Copy the stretch of rows from the line containing "Out of pixel" through the end of the rows, replacing "nearer" with "closer" and leaving everything else unchanged.

begin DATA FOR THIS EXERCISE

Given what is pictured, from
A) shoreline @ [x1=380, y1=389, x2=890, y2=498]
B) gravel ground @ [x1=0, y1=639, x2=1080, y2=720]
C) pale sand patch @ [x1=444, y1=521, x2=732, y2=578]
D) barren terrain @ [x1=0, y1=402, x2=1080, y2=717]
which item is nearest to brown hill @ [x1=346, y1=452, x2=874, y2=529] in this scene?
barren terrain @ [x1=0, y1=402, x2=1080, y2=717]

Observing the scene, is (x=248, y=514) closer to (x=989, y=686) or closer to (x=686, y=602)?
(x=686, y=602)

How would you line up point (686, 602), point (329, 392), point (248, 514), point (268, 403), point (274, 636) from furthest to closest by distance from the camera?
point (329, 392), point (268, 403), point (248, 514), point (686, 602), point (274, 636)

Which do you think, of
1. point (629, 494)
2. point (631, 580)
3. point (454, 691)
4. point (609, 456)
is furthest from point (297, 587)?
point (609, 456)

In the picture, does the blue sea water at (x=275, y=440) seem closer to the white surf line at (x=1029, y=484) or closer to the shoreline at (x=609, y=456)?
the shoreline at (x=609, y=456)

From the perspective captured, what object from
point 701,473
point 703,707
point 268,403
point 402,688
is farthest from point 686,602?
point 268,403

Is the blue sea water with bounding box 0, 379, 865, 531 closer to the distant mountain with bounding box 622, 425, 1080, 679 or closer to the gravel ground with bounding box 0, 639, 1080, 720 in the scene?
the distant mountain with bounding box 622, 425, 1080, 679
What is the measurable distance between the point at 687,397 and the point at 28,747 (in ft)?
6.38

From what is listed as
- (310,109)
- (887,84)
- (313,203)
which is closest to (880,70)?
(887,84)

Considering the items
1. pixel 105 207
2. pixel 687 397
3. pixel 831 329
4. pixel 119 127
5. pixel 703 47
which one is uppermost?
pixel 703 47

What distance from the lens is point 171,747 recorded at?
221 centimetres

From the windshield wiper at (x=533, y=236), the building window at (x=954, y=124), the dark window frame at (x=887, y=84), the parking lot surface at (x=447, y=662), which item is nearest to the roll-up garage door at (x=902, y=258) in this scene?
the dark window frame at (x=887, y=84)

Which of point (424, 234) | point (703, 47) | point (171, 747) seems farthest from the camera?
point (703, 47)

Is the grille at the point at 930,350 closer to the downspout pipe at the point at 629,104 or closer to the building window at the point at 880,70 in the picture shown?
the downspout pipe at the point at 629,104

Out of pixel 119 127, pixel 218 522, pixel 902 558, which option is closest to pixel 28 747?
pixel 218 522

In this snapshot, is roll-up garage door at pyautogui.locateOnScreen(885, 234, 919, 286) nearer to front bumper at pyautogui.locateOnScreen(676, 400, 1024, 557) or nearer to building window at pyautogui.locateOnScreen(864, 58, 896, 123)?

end DATA FOR THIS EXERCISE

(ANSWER IN FULL):
Out of pixel 119 127, pixel 218 522, pixel 902 558, which option is closest to pixel 28 747?
pixel 218 522

In this snapshot, is roll-up garage door at pyautogui.locateOnScreen(885, 234, 919, 286) closer to front bumper at pyautogui.locateOnScreen(676, 400, 1024, 557) or closer to building window at pyautogui.locateOnScreen(864, 58, 896, 123)?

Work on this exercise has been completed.